Thursday, March 13, 2008

Stephen Harper v. The Liberal Party of Canada

The Prime Minister has made good on his promise to sue the Liberal Party of Canada.

Yesterday, he initiated a lawsuit against his political adversaries over their allegations that he knew of financial inducements allegedly offered by the Conservative Party in 2005 to Chuck Cadman, a deceased, former member of Canada's Parliament.

Harper filed a 32-page Statement of Claim in Ontario Superior Court of Justice at Ottawa, naming the Liberal Party of Canada and others as Defendants.

The Prime Minister claims damages totalling $2.5 million for defamation over the February 29, 2008 publication on the Liberal Party of Canada website of an article entitled "Harper Knew of Conservative Bribery."

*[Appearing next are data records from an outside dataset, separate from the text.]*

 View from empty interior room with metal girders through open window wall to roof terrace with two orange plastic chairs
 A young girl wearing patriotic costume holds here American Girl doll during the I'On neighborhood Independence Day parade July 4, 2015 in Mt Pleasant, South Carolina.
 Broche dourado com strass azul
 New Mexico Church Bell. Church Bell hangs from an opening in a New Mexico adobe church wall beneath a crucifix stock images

The claim alleges that the Prime Minister's reputation was harmed by the article, along with subsequent articles on the Liberal Party website and related statements by Opposition Leader Stephane Dion and other Liberal Party officials.

The Prime Minister claims that "as a result of the defamatory publications in issue... he has been brought into ridicule, scandal and contempt both personally and as the holder of the Office of Prime Minister of Canada."

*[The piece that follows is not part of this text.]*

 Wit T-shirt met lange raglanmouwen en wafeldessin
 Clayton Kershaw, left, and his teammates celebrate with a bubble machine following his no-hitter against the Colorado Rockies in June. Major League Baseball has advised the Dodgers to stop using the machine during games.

The Prime Minister did not sue Mr. Dion or other Liberals personally.

Once the Defendants have been personally served with Prime Minister's Statement of Claim, each must file a Statement of Defence within 20 days. A 10 day extension of this deadline may be obtained by any Defendant who delivers a short pleading known as a Notice of Intent to Defend.

None of the Prime Minister's allegations have to date been proven in a court of law

More background on the Cadman affair, or Cadscam, is here.

We will be following this litigation very closely.

Interesting questions: If the Conservative Party is defeated in the next election, will Plaintiff Harper blame it all on Cadscam and argue that he is entitled to damages for loss of the Prime Ministership? How would those damages be quantified by a Court?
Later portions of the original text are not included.